- [STATED GOAL]: From the line with "Observing the image, would" through the final line, transcribe the material below character for character; include no other lines.

|---|

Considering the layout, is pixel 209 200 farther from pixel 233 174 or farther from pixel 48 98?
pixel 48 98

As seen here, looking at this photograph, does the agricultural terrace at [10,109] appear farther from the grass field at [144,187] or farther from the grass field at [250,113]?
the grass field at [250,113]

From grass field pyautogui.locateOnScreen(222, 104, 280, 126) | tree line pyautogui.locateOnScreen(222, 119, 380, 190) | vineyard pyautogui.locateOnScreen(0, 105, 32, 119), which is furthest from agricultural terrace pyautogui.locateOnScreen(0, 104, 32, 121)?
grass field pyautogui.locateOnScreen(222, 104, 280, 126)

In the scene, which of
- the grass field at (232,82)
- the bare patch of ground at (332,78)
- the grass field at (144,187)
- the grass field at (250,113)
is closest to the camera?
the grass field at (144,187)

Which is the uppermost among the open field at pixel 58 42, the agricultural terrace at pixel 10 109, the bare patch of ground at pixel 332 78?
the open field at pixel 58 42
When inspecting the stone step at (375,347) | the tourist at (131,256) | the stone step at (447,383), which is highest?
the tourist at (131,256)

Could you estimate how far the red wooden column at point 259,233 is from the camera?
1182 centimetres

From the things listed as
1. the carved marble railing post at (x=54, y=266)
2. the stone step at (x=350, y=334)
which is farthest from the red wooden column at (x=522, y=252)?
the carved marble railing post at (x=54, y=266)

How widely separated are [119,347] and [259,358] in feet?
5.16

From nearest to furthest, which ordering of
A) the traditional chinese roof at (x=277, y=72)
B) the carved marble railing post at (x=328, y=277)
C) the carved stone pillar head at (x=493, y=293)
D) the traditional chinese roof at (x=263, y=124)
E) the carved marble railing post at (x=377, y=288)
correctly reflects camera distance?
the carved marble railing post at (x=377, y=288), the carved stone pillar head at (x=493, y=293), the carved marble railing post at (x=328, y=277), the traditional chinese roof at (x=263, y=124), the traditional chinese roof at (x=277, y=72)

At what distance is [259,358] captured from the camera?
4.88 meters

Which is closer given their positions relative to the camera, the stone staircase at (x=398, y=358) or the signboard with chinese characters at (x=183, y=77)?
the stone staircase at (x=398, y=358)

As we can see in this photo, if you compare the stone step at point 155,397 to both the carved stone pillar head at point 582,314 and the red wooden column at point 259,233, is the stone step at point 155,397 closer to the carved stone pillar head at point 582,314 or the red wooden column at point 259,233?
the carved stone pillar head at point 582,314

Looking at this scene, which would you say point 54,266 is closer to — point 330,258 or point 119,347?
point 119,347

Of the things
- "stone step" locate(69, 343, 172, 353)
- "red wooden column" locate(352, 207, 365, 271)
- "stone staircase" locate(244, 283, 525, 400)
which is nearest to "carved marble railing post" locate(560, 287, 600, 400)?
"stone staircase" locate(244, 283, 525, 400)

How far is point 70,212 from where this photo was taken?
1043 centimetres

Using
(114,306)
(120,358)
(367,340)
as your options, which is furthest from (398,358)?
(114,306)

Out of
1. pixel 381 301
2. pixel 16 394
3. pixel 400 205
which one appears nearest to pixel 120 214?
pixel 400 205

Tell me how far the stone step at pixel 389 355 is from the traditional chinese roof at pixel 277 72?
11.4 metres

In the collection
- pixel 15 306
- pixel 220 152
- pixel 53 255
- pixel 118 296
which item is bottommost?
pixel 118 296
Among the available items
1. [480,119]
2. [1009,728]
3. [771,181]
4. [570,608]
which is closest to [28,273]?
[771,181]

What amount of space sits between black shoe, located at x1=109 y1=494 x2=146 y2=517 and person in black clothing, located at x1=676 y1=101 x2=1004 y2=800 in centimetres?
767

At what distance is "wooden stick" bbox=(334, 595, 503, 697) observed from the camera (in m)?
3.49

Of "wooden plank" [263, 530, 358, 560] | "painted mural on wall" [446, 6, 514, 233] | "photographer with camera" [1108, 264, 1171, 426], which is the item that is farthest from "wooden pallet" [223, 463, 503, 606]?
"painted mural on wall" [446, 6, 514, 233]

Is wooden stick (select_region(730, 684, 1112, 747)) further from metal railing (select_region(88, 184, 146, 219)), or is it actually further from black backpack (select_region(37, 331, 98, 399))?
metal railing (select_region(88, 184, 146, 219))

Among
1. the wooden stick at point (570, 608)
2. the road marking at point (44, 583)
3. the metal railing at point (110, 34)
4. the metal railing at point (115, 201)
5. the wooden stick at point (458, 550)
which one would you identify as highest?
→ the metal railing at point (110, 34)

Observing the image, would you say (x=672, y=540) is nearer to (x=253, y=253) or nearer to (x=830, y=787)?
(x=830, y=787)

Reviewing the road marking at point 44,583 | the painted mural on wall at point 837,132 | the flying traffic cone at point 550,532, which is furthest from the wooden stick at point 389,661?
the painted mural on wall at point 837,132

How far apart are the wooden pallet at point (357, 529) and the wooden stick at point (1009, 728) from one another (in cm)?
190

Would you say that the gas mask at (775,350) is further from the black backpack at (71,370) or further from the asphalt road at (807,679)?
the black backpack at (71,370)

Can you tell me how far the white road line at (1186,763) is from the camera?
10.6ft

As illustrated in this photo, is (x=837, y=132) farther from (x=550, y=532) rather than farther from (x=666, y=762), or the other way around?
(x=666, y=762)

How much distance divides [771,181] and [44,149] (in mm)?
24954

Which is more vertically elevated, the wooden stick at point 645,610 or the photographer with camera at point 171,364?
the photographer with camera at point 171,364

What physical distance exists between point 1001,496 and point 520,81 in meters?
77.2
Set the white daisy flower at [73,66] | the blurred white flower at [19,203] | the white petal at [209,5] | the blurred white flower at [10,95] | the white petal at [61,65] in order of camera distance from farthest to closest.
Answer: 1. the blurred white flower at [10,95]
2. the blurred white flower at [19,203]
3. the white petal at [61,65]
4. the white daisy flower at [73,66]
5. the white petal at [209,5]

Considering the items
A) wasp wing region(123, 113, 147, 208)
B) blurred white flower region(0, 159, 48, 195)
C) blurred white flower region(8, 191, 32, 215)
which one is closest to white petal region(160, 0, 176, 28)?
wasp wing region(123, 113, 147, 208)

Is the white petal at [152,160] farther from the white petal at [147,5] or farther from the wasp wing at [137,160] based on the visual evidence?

|---|

- [THE SOLUTION]:
Observing the image, would you say (x=672, y=540) is nearer to (x=253, y=253) or nearer to (x=830, y=787)?
(x=830, y=787)

Reviewing the road marking at point 44,583 | the painted mural on wall at point 837,132 | the flying traffic cone at point 550,532, which is furthest from the wooden stick at point 389,661?
the painted mural on wall at point 837,132

How far apart are the wooden pallet at point (357, 529) and the wooden stick at point (1009, 728) from one another (in cm)?
190

Would you say that the gas mask at (775,350) is further from the black backpack at (71,370) or further from the asphalt road at (807,679)?
the black backpack at (71,370)

Can you tell me how far the white road line at (1186,763) is from the camera?
10.6ft

As illustrated in this photo, is (x=837, y=132) farther from (x=550, y=532) rather than farther from (x=666, y=762), or the other way around?
(x=666, y=762)

How much distance divides [771,181] and [44,149] (in mm)?
24954

Which is more vertically elevated, the wooden stick at point 645,610 or the photographer with camera at point 171,364?
the photographer with camera at point 171,364

What physical distance exists between point 1001,496 and point 520,81 in meters?
77.2
Set the white daisy flower at [73,66] | the blurred white flower at [19,203] | the white petal at [209,5] | the blurred white flower at [10,95] | the white petal at [61,65] in order of camera distance from farthest to closest.
Answer: 1. the blurred white flower at [10,95]
2. the blurred white flower at [19,203]
3. the white petal at [61,65]
4. the white daisy flower at [73,66]
5. the white petal at [209,5]

Considering the items
A) wasp wing region(123, 113, 147, 208)
B) blurred white flower region(0, 159, 48, 195)
C) blurred white flower region(8, 191, 32, 215)
which one is closest to white petal region(160, 0, 176, 28)?
wasp wing region(123, 113, 147, 208)

Is the white petal at [152,160] farther from the white petal at [147,5] or farther from the wasp wing at [137,160] based on the visual evidence?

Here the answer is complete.